» REQUIREMENT
From the line holding "Gucci 38MM G-Timeless Snake Bracelet Watch" through the line holding "Essential Recipes For" below, write out every line exactly; include both of those lines and drop the pictures.

====== DATA TO USE ======

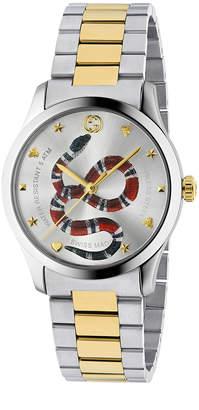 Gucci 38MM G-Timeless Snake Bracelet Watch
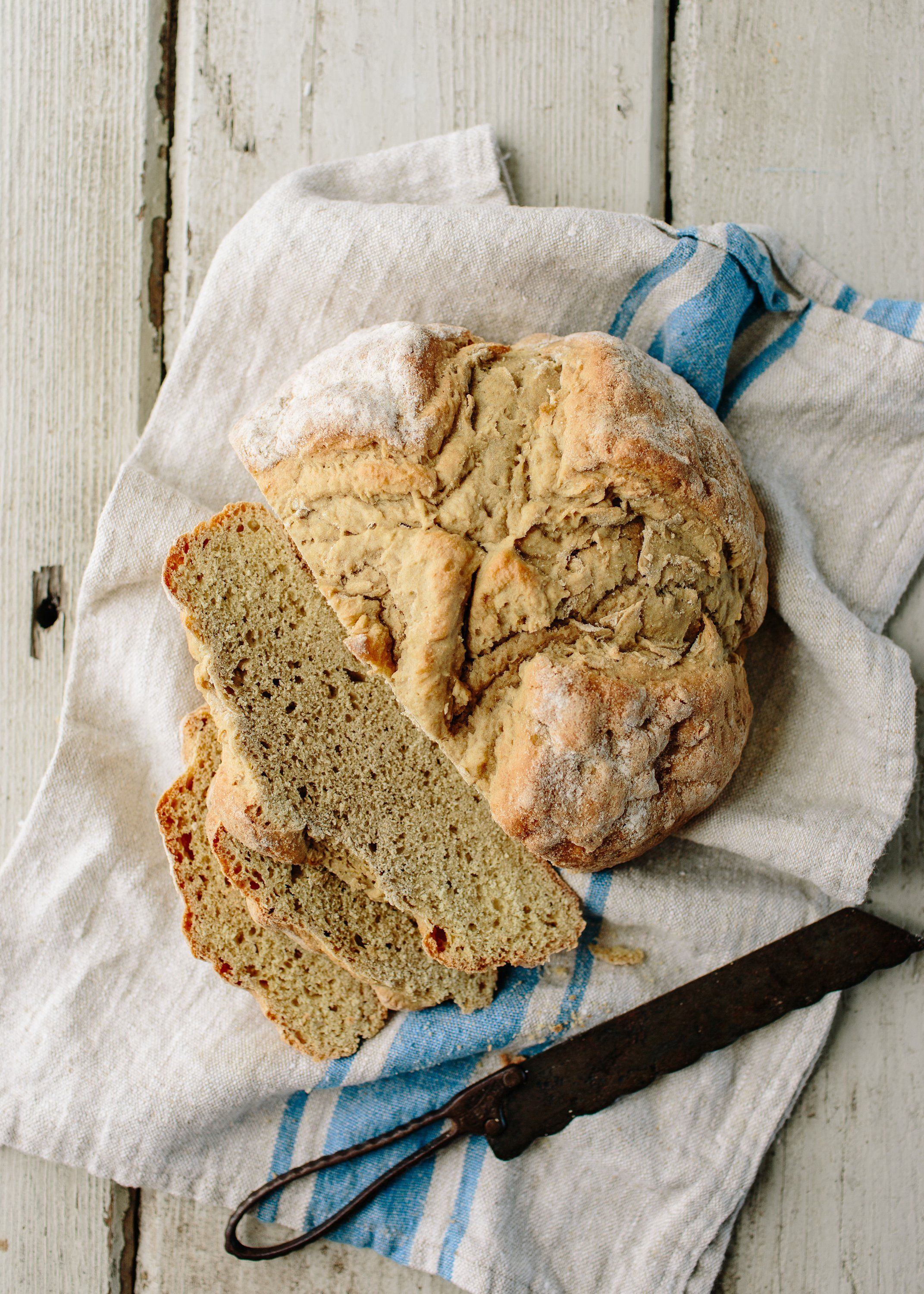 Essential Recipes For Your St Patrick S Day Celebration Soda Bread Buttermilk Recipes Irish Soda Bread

======
====== DATA TO USE ======

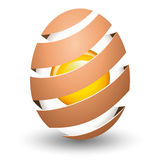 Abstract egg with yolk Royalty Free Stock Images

======
====== DATA TO USE ======

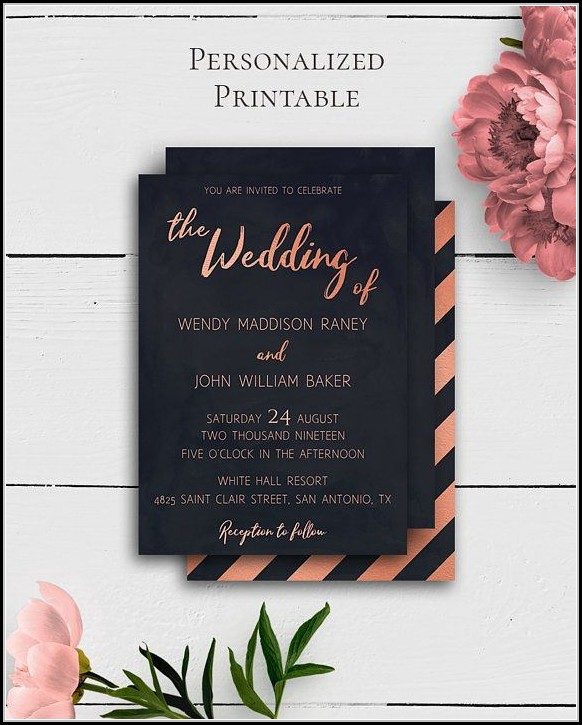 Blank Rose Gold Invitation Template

======

» RESPONSE AREA
 Gucci 38MM G-Timeless Snake Bracelet Watch
 Essential Recipes For Your St Patrick S Day Celebration Soda Bread Buttermilk Recipes Irish Soda Bread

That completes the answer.